**Aim of the task**
Return, word for word, the lines of the records starting at the line that contains "How large is" and continuing through the last line of the records.

Saved entries
——————————
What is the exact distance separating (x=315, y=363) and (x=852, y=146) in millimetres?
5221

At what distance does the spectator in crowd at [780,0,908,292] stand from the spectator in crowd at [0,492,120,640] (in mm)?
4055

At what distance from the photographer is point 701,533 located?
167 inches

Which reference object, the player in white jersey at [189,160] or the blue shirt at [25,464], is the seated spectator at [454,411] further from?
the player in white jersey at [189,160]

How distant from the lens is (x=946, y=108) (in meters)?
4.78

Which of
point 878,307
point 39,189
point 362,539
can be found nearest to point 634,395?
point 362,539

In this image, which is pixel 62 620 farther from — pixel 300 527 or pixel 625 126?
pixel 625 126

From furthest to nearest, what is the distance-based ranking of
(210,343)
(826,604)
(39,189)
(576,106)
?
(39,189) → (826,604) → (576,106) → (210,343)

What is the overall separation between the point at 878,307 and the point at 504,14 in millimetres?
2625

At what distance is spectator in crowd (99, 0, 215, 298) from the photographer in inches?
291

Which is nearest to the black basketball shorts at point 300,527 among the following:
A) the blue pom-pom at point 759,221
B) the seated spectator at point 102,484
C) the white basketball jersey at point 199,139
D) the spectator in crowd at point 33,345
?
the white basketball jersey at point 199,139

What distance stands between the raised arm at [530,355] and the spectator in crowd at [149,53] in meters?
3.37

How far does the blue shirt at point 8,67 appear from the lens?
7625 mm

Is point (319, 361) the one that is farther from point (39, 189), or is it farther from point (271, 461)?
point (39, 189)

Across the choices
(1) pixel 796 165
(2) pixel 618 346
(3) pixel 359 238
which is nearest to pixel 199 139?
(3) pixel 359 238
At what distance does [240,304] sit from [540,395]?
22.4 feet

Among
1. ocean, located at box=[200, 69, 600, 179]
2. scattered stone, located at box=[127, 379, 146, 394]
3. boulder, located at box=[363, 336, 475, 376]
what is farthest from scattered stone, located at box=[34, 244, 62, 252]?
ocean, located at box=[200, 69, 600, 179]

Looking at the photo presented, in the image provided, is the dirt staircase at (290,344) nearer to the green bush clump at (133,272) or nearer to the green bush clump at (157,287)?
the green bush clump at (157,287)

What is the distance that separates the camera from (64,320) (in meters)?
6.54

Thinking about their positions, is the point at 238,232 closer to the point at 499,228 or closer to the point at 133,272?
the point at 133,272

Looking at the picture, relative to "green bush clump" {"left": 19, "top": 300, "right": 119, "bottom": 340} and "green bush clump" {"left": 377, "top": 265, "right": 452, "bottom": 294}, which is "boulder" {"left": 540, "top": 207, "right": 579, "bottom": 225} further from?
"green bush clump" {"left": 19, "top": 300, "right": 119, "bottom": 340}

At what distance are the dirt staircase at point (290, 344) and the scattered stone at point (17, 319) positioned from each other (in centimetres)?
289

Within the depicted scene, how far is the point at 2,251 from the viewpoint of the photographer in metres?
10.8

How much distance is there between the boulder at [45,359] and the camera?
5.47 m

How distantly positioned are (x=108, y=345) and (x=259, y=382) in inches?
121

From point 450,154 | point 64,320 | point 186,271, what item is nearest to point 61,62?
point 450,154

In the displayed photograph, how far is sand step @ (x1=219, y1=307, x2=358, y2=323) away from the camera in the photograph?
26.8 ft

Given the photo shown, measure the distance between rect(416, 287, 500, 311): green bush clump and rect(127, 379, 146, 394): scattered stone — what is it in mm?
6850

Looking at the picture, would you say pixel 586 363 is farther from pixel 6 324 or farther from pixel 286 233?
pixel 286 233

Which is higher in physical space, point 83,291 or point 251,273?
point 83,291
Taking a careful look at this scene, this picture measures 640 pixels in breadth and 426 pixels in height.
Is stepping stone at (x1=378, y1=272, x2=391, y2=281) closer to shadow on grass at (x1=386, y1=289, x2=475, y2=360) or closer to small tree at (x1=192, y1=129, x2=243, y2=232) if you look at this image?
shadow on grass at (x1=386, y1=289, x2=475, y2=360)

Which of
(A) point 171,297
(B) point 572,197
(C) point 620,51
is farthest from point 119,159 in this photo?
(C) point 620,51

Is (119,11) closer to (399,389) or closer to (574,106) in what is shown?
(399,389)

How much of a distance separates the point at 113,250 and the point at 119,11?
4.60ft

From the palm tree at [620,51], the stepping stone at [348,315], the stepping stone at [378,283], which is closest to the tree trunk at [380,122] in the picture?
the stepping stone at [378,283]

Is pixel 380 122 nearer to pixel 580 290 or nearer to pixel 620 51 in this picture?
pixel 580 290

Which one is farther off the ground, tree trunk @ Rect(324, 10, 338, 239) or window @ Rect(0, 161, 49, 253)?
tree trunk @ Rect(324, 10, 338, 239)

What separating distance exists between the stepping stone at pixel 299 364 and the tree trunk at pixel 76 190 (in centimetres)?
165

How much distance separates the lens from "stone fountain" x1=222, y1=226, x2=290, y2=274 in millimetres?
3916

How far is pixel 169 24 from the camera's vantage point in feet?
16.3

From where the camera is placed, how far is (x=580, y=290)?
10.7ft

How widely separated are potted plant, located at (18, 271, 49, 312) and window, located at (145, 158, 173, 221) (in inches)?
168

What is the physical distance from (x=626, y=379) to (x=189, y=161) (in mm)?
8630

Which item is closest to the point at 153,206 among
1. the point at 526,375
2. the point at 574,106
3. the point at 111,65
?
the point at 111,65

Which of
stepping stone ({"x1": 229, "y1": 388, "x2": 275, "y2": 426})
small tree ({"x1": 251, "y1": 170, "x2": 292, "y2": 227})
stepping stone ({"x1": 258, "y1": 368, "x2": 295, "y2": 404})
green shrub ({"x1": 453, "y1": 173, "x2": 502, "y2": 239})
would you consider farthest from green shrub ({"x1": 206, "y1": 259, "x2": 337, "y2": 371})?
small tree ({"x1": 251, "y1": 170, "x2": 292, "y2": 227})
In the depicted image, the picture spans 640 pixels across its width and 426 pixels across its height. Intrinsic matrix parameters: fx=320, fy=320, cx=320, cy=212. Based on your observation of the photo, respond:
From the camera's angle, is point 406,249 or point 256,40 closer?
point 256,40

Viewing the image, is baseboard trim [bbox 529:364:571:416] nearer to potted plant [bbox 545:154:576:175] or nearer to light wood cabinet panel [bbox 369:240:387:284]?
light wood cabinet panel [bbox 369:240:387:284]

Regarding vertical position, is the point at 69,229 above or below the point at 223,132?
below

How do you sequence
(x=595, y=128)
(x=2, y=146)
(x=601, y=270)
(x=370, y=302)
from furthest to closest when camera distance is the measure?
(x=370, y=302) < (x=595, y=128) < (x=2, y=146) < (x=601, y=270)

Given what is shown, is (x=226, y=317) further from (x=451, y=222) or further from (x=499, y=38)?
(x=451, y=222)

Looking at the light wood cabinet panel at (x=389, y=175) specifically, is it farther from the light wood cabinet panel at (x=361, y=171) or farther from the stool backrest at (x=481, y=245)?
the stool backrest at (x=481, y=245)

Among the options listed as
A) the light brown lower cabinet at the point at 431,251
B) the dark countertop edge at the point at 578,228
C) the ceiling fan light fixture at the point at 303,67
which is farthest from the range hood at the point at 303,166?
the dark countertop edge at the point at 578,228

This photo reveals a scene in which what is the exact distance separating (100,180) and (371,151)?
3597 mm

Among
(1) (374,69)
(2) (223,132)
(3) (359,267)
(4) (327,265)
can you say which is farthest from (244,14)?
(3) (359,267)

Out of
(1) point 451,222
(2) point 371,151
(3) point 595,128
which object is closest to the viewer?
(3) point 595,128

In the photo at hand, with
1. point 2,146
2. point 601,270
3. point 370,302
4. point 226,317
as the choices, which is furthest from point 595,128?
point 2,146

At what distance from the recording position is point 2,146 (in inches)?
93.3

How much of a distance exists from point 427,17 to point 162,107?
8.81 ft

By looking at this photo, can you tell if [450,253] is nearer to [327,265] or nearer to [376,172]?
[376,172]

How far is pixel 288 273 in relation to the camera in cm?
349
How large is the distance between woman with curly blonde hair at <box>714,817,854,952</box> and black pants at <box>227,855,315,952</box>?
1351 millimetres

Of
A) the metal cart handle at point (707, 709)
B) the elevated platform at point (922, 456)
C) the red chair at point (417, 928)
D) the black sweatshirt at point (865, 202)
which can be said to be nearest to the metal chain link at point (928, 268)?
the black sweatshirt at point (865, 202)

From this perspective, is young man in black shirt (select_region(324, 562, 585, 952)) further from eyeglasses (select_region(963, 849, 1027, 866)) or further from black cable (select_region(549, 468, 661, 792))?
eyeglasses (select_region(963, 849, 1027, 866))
——————————
**Output below**
How large is the distance between woman with curly blonde hair at <box>714,817,854,952</box> and black pants at <box>227,855,315,952</box>?
1351 millimetres

Of
A) the metal cart handle at point (707, 709)
B) the elevated platform at point (922, 456)
C) the red chair at point (417, 928)
D) the black sweatshirt at point (865, 202)
which can be said to be nearest to the metal chain link at point (928, 268)?
the black sweatshirt at point (865, 202)

From this perspective, is young man in black shirt (select_region(324, 562, 585, 952)) further from eyeglasses (select_region(963, 849, 1027, 866)) or further from black cable (select_region(549, 468, 661, 792))?
eyeglasses (select_region(963, 849, 1027, 866))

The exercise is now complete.